Bug#639290: upgrade from squeeze to wheezy fails on i386 (pre-depends loop)
On Mon, Sep 12, 2011 at 14:03, Steve Langasek <firstname.lastname@example.org> wrote:
>> The human solution to just unpack perl sounds very easy - but only because
>> we know that it is not a big deal, for APT breaking a bunch of dependencies
>> is a big deal. Would you be equally willing to unpack lets say bash without a
>> clear idea then you are able to configure it again ? (or X? APT? libc6?)
>> And bash has properly far less dependencies…
> bash - no, because it's essential. perl is not, so breaking it during the
> upgrade should be considered acceptable (or at least, should be considered).
> X could be broken during upgrade. apt should be virtually essential. libc6
> is pseudo-essential.
apt isn't "virtually" essential. Nothing in required depends on it as it is
just "important". It's just essential for apt because it thinks for itself
that it is goddamn important and marks itself essential, but if you install
stuff with dpkg directly you are "free" to break APT…
That bash was the worst example i could take, i already clarified in the log.

Given data:
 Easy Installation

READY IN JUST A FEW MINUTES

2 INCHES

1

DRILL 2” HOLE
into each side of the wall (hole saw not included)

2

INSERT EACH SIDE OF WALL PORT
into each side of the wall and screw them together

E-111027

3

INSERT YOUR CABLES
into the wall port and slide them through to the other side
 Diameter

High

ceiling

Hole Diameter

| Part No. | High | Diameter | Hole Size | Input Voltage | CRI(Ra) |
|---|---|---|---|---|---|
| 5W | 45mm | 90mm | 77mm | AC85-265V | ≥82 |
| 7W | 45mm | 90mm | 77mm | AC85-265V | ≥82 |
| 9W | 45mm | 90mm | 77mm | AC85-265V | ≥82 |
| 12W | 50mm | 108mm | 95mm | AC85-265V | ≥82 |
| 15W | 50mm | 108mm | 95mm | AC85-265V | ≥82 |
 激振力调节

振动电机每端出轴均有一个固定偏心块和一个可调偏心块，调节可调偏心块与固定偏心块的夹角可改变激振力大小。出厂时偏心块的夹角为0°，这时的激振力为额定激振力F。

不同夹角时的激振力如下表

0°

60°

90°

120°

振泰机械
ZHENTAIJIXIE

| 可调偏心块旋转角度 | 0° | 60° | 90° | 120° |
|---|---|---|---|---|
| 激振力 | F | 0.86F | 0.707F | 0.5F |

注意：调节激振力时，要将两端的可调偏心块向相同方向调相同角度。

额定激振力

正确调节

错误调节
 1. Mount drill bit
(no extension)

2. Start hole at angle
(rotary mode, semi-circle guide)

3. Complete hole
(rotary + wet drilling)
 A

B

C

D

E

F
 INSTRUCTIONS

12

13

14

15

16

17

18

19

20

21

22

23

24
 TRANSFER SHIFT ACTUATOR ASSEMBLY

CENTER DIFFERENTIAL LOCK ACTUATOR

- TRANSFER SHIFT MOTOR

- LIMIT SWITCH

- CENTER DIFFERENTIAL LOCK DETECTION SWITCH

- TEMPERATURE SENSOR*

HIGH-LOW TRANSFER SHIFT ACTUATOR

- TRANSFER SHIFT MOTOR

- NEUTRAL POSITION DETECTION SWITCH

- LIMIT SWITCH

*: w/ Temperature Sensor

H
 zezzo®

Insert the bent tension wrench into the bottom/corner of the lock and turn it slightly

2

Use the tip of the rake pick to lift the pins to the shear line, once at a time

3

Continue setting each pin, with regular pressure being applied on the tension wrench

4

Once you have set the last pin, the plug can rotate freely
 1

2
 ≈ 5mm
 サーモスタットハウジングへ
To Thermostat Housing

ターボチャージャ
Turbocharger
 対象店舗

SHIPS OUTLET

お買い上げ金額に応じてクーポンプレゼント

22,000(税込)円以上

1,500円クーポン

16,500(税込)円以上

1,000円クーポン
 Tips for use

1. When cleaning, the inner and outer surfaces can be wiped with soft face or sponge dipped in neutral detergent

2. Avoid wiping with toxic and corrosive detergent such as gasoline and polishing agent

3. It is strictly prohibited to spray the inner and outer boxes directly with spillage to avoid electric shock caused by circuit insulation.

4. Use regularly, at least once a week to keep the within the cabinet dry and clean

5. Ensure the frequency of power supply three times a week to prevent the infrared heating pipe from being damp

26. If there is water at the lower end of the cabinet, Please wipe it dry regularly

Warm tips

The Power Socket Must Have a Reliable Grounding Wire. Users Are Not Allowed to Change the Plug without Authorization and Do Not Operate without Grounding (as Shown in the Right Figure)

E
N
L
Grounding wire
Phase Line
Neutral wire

About this exercise:
Quote the bug discussion from "On Mon, Sep" up to and including "X? APT? libc6?)". The material can be left aside.

Result of the exercise:
On Mon, Sep 12, 2011 at 14:03, Steve Langasek <firstname.lastname@example.org> wrote:
>> The human solution to just unpack perl sounds very easy - but only because
>> we know that it is not a big deal, for APT breaking a bunch of dependencies
>> is a big deal. Would you be equally willing to unpack lets say bash without a
>> clear idea then you are able to configure it again ? (or X? APT? libc6?)